» Aim of the exercise:
Extend the biography of Jim Norman below from the point where it stops, keeping its tone and style.

» Provided passage:
◇ ◇ ◇ ◇

Jim Norman (born David Philip James Norman IV, October 29, 1948) is a convicted fraudster serving a 20 year sentence in Federal prison. He was a Canadian percussionist, drummer, producer and composer based in Toronto, who is best known for his work in the fields of jazz, New Age trance and improvisation and later his participation in a multi-million dollar international advance fee confidence scam. He was convicted for conspiracy to commit wire fraud through his ESPAVO Foundation and Thrum Records. He is currently serving the sentence in the  FCI Big Spring, Texas under the BOP.gov Register Number: 65940-054.

Early life
Born in Montreal, Quebec, Norman is the son of a doctor and a historian/political activist. His interest in drumming came from his grandmother, who was also an academic, played drums in Greenwich Village in the 1940s and studied with the legendary jazz drummer Cozy Cole. Living in Jamaica and the West Indies as a boy, he studied classical guitar at the Foster Davis School of Music. He returned to North America in the 1960s, studying briefly at Alfred State University in upper N.Y. State, then Sir George Williams University in Montreal. He began his career in the arts in 1967.

Advance fee confidence scam and wire fraud
More recently, Norman has used his "celebrity" status to become involved in putting together an investment group under the name ESPAVO Group and Thrum Records  through which he personally promised enormous returns on victims' money for aiding in supposedly freeing Foundation money that was being illegally held via patriot act restrictions. The fraud was carried out with accomplices: Trevor D. James, Sr., age 38, of Lawrenceville, Georgia; Laure Huff, age unknown, of North Carolina; Beryl Koenig, age 58, of Brighton, Colorado; and Clifford Michael Emery, age unknown, of London, England. Victims invested millions in this scheme and as a result of his investment fraud he was indicted by the state of South Carolina.

◇ ◇ ◇ ◇

» Information provided:

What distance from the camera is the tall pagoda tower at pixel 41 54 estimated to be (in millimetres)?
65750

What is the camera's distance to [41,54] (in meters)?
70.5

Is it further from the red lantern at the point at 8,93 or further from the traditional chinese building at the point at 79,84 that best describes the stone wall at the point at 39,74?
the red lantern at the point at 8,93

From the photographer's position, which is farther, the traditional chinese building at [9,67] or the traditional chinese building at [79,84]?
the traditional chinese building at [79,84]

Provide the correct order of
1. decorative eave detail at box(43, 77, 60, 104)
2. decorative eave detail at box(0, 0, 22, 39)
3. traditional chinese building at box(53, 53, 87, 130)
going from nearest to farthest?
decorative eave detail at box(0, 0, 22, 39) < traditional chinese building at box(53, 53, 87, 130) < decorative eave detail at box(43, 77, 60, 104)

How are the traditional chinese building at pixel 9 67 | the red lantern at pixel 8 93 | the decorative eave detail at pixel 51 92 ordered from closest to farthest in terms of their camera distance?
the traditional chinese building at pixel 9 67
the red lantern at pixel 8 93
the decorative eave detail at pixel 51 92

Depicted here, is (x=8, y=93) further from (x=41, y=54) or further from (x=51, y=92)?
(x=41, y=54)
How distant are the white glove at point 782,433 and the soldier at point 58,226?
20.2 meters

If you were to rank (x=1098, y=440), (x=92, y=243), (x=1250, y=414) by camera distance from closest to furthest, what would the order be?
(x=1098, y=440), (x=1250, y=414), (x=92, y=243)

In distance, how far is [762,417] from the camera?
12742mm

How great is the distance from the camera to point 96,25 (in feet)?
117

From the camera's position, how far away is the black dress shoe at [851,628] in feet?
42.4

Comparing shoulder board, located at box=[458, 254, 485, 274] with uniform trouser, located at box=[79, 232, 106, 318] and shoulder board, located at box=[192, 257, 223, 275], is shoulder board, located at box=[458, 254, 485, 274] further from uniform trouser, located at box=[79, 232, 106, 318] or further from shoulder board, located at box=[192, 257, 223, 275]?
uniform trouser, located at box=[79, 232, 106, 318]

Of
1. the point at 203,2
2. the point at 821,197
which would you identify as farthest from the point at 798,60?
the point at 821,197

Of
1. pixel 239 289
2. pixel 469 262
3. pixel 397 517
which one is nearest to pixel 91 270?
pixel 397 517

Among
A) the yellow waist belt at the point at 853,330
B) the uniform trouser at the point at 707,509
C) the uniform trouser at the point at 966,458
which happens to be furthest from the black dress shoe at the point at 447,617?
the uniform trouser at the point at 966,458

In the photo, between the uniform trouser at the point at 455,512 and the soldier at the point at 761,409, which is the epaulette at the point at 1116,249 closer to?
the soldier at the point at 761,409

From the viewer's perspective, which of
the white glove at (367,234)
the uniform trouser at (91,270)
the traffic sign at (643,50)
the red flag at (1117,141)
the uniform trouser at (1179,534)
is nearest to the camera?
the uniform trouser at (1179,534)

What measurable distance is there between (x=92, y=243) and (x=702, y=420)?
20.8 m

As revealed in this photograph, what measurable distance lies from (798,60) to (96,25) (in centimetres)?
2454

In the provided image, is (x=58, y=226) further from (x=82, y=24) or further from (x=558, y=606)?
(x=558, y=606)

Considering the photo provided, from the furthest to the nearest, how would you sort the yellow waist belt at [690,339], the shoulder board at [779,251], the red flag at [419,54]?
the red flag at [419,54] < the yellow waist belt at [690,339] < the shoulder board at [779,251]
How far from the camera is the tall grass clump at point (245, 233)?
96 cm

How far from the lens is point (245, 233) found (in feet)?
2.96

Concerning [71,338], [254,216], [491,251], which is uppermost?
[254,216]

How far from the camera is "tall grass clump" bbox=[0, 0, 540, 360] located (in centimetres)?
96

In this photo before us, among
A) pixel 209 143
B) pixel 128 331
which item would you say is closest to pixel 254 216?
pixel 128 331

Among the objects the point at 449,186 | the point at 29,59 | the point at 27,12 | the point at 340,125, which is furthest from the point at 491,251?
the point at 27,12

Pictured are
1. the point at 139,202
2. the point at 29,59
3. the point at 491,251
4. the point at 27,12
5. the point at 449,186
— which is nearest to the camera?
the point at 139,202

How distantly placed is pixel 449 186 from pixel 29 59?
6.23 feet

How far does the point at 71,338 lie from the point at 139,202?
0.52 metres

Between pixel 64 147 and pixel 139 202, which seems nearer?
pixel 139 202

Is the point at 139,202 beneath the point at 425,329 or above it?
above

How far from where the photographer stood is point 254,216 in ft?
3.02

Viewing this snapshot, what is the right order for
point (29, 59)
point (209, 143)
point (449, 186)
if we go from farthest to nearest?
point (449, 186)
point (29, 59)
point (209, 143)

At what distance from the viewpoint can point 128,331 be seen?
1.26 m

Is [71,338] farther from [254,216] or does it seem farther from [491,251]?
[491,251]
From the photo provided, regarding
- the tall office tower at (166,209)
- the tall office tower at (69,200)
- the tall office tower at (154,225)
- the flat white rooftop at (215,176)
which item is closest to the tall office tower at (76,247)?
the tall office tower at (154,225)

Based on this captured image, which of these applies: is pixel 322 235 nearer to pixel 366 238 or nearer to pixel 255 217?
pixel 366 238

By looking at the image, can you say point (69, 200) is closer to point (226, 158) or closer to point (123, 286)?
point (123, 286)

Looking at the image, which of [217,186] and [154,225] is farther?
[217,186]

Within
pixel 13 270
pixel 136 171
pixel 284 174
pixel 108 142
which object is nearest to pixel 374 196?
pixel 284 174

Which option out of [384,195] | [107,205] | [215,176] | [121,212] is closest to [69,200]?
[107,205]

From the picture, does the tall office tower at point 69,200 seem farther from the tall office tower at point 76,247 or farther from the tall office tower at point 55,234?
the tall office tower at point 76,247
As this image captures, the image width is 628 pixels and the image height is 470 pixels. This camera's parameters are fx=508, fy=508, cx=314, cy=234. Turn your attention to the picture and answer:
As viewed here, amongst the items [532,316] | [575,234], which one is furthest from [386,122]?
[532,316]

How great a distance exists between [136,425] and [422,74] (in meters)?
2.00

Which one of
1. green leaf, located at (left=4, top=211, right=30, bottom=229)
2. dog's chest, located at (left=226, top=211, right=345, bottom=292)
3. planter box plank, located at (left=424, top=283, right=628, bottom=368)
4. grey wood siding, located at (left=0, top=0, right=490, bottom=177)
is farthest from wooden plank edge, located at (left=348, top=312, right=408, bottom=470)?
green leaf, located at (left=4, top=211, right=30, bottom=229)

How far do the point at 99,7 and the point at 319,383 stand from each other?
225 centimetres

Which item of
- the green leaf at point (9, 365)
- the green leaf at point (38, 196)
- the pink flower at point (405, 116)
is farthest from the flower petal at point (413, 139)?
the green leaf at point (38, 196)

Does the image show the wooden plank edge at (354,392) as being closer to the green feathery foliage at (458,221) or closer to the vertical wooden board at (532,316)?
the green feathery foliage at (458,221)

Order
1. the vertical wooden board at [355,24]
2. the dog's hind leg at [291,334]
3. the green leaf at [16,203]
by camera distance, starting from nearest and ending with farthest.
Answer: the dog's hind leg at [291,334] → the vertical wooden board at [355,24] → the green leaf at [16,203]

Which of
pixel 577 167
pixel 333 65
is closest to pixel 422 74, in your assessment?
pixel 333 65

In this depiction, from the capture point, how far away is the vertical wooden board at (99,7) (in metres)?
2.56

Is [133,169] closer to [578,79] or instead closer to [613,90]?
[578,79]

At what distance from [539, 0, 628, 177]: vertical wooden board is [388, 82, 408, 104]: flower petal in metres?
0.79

◇ ◇ ◇ ◇

» The result:
A letter from Norman shows how he positioned his operation:
I Jim Norman am telling you this….17 mill 12 mill and 68 mill PLUS interest, totaling over 168 million, as stated by the TREASURY DEPARTMENT OF THE UNITED STATES IN MY DEFENCE OF AN EX EMPLOYEE ATTEMPTING TO CLAIM BENIFICIARY STATUS, AFFECTIING OVER 300 PEOPLE THAT HAVE WORKED WITH ME FOR FOUR YEARS TO GET MY MONEY INTO THIS POWERFUL BANKING SYSTEM IN GENEVA, AND 220 MILLION FOR THEIR RETURN, AND HOLDING UP BROKERS FOR THE PAST YEAR FROM MAKING ME OVER 135% DAILY ON JUST 100 MILLION OF THIS MONEY, (THAT IS, I CAN MAKE OVER 100 MILL DAILEY understand?).WITH GENEVA ON STANDBY WAITING NOT ONLY FOR MYSELF MYACCOUNTATN AND WILL MY ATTORNY TO GO TO GENEVA TO RECEIVE AN AWARD FOR MY COMPANY IN THE FORM OF A PLAQUE, BUT ALSO THAT I AM TO BE GIVEN A "BANKING LISCENCE" SO THAT I WILL BECOME "BANQUE DU ESPAVO" THAT THEN FEEDS "THE ESPAVO FOUNDATION", THAT THEN FEED "THRUM RECORDS".

During his trial, Manhattan U.S. Attorney Preet Bharara said: "By promising huge returns on their investments, Jim Norman induced scores of victims from around the country to give him millions of dollars. As proven at trial, his promise was nothing more than a shameless scheme to steal hard earned money from the victims, some of whom lost their entire life savings and even their homes. With today’s sentence, Norman will pay the price for his fraud and the suffering that he has caused his victims."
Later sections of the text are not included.